AI Article Synopsis

  • Human amniotic fluid extracellular vesicles (HAF-EVs) from pregnant women show anti-inflammatory effects on T cells and monocytes, but their specific functions are not fully understood.
  • * The study aimed to explore how HAF-EVs impact inflammasome activation in human monocytes, finding that these vesicles contain immunoregulatory molecules and small amounts of endotoxin, potentially linked to specific bacterial strains.
  • * Results indicate that HAF-EVs can activate inflammasomes in THP-1 cells, but subsequent treatments can inhibit this activation, suggesting HAF-EVs may play a role in immune regulation during early pregnancy.

Article Abstract

In pregnancy, human amniotic fluid extracellular vesicles (HAF-EVs) exert anti-inflammatory effects on T cells and on monocytes, supporting their immunoregulatory roles. The specific mechanisms are still not completely defined. The aim of this study was to investigate the ability of HAF-EVs, isolated from pregnant women who underwent amniocentesis and purified by gradient ultracentrifugation, to affect inflammasome activation in the human monocytes. Proteomic studies revealed that HAF-EV samples expressed several immunoregulatory molecules as well as small amounts of endotoxin. Surprisingly, metagenomic analysis shows the presence of specific bacterial strain variants associated with HAF-EVs as potential sources of the endotoxin. Remarkably, we showed that a single treatment of THP-1 cells with HAF-EVs triggered inflammasome activation, whereas the same treatment followed by LPS and ATP sensitization prevented inflammasome activation, a pathway resembling monocyte refractories.
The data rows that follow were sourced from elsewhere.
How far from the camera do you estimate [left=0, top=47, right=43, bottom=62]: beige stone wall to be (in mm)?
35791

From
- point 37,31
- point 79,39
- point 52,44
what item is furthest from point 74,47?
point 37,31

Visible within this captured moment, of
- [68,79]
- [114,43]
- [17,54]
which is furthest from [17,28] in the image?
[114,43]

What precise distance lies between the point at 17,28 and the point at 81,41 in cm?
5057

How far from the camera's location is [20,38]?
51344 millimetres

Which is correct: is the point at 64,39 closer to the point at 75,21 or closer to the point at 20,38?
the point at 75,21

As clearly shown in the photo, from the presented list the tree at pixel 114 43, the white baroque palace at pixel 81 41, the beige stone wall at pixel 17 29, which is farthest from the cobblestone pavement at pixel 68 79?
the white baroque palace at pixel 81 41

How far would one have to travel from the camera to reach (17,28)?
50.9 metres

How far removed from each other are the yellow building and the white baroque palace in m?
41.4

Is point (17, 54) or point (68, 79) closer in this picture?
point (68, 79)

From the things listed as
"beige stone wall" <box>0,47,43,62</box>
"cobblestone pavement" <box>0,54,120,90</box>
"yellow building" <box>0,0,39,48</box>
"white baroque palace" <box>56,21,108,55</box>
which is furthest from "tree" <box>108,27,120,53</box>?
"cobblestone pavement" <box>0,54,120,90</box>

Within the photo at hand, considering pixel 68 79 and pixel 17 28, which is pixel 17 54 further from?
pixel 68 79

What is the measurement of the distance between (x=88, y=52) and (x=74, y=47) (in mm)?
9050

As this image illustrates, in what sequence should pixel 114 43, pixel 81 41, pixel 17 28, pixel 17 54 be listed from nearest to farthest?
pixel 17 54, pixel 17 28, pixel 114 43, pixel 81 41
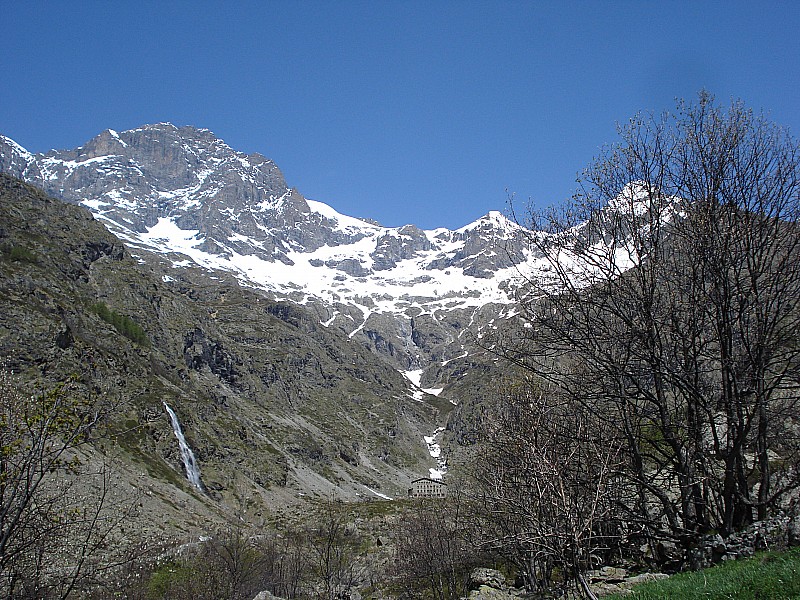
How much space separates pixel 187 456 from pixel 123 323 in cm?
5016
A bioinformatics analysis of microbiota-HAF-EVs functional pathways confirmed the presence of enzymes for endotoxin biosynthesis as well as others associated with immunoregulatory functions. Overall, these data suggest that HAF-EVs could serve as a source of the isolation of a specific microbiota during early pregnancy. Moreover, HAF-EVs could act as a novel system to balance immune training and tolerance by modulating the inflammasome in monocytes or other cells.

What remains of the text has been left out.